Serangan Teroris yang Mengejutkan di Balai Kota Crocus
Pemberitaan berbagai media terkait dengan peristiwa serangan teroris di Balai Kota Crocus terhadap para penonton konser musik yang terletak di pinggiran Krasnogorsk, Moskow pada Jum’at (23/3) lalu membuat banyak masyarakat kaget, geram dan marah.
Perilaku yang menginjak nalar sehat kemanusiaan dengan serangan teror tersebut telah memakan korban lebih dari 130 jiwa yang tidak bersalah.

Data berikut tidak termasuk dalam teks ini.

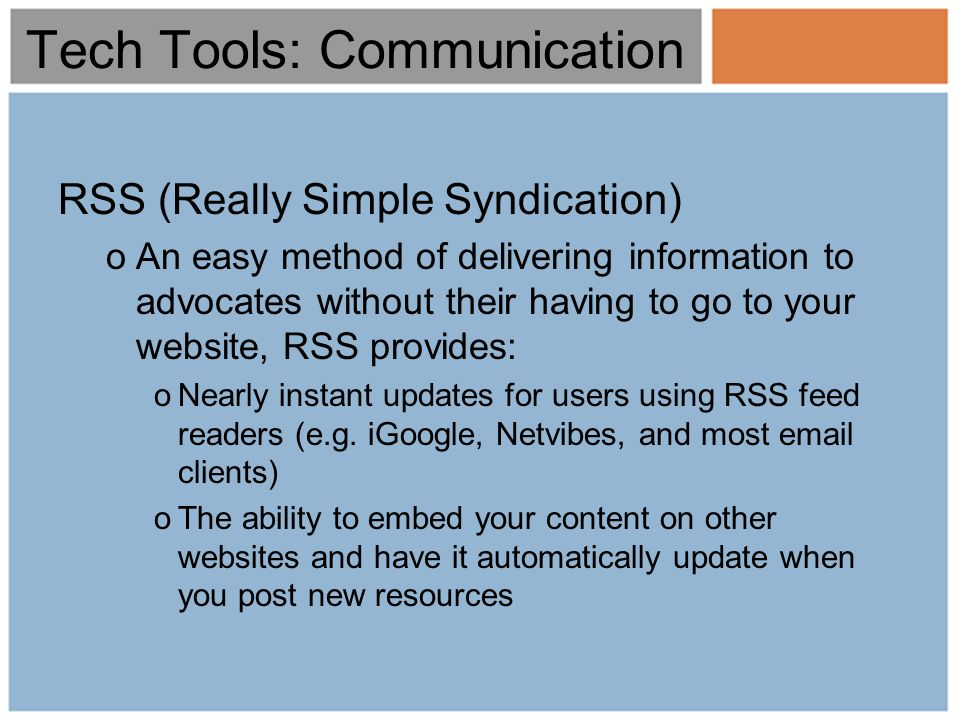 Tech Tools: Communication RSS (Really Simple Syndication) oAn easy method of delivering information to advocates without their having to go to your website, RSS provides: oNearly instant updates for users using RSS feed readers (e.g.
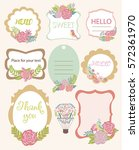 cute frame set with flowers and ... | Shutterstock .eps vector #572361970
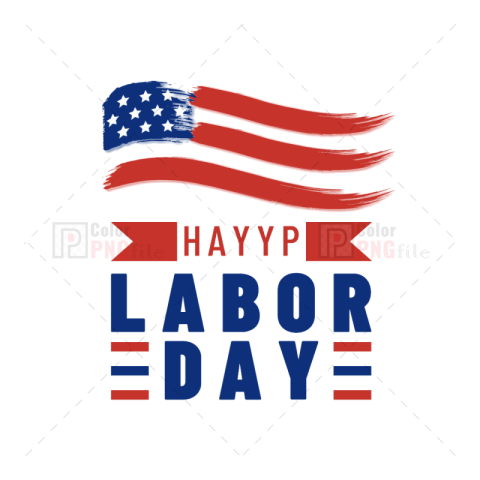Labor Day Colorpngfile Free Png Images Download Labor Day Quotes Png Images Free Png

Masyarakat dan Pemerintah Indonesia yang cinta damai tentu akan mengutuk keras peristiwa biadab tersebut.
Permasalahannya ada siapa otak di balik peristiwa itu. Karena aktor lapangan memang sudah tertangkap, tetapi siapa yang membuat desain terornya menjadi tantangan yang harus terungkap .
Peristiwa seperti ini pasti tidak didesain dalam beberapa hari, pasti ada perencanaan panjang untuk mengatur berbagai skenarionya. Mulai penentuan event, tempat, waktu, orang, senjata, pembiayaan, transportasi, akomodasi, pembagian peran/ tugas, jalur pelarian, dan konstruksi pesan yang akan dibangun atas peristiwa tersebut.
Termasuk ditemukannya senapan serbu Kalashnikov yang tergeletak di lantai sebenarnya bisa dibaca sebagai sebuah ‘pesan sandi’ untuk dipecahkan.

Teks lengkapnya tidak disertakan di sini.